Nephron-sparing surgery (NSS) has become a successful alternative treatment to radical nephrectomy for RCC when a functioning renal parenchyma must be preserved, such as in patients with (1) bilateral RCC; (2) RCC involving a solitary functioning kidney; (3) chronic renal insufficiency; or (4) unilateral RCC with a functioning opposite kidney at risk for future impairment from an intercurrent disease, such as calculus disease, renal artery stenosis, diabetes, hypertension, or nephrosclerosis. Novick played an important role in establishing NSS, proving its efficacy and safety, and describing the ideal technique. [5]

Several studies have confirmed that NSS provides curative treatment that is as equally effective as radical nephrectomy in patients who have a single, small (< 4 cm in diameter), unilateral, localized RCC. NSS is also becoming increasingly recognized as effective treatment for small, select, incidentally discovered tumors, even when the contralateral kidney is normal. Recent reports suggest using NSS for tumors up to 7 cm in diameter, particularly for polar tumors that do not extend into the renal hilum.

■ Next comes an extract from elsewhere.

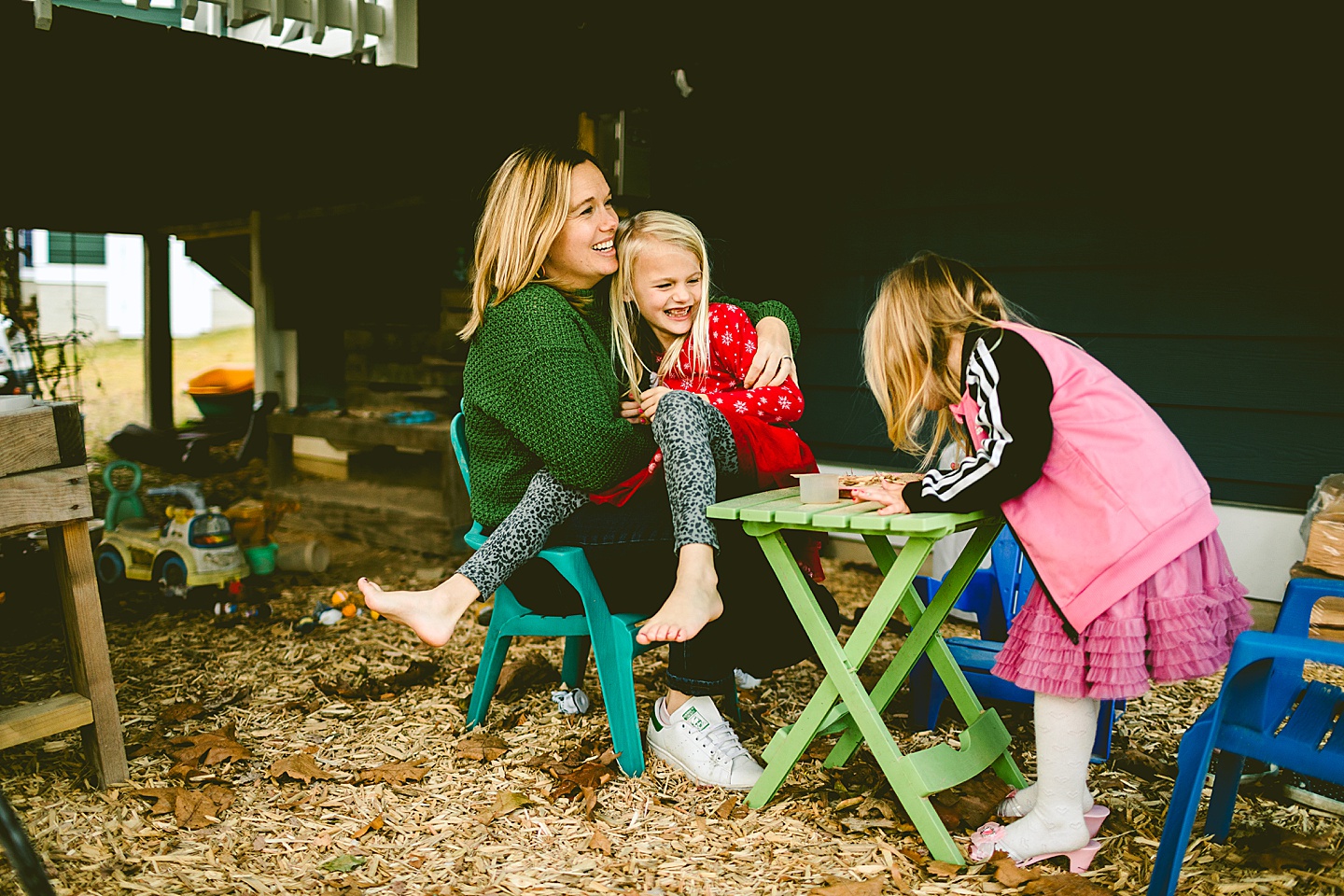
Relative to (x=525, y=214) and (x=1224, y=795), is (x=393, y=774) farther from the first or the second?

The major disadvantage of NSS is the small risk (1-6%) of local tumor recurrence due to undetected microscopic multifocal RCC in the remnant of the operated kidney. Partial nephrectomy is also associated with a higher risk of bleeding and urine leak. Despite this higher complication rate, saving the normal nephrons in the kidney reduces the risk of impaired kidney function and its associated complications.

A study by Huang et al that described trends and outcomes in the management of small kidney cancers reported that the use of nephron-sparing surgery exceeds radical nephrectomy in patients who receive surgery. [6]

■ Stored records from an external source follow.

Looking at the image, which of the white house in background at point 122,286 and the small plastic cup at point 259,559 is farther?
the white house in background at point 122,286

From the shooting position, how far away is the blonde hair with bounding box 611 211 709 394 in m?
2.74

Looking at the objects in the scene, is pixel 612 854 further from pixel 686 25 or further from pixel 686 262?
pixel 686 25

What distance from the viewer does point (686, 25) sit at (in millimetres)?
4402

Laparoscopic partial nephrectomy is a new modality that is increasingly used. It offers faster convalescence than open partial nephrectomy. However, it is associated with a higher rates of positive margins, major intraoperative complications, and urologic complication rates. Laparoscopic partial nephrectomy should be reserved for patients with small exophytic tumors and should be performed by a well-trained laparoscopic urologist.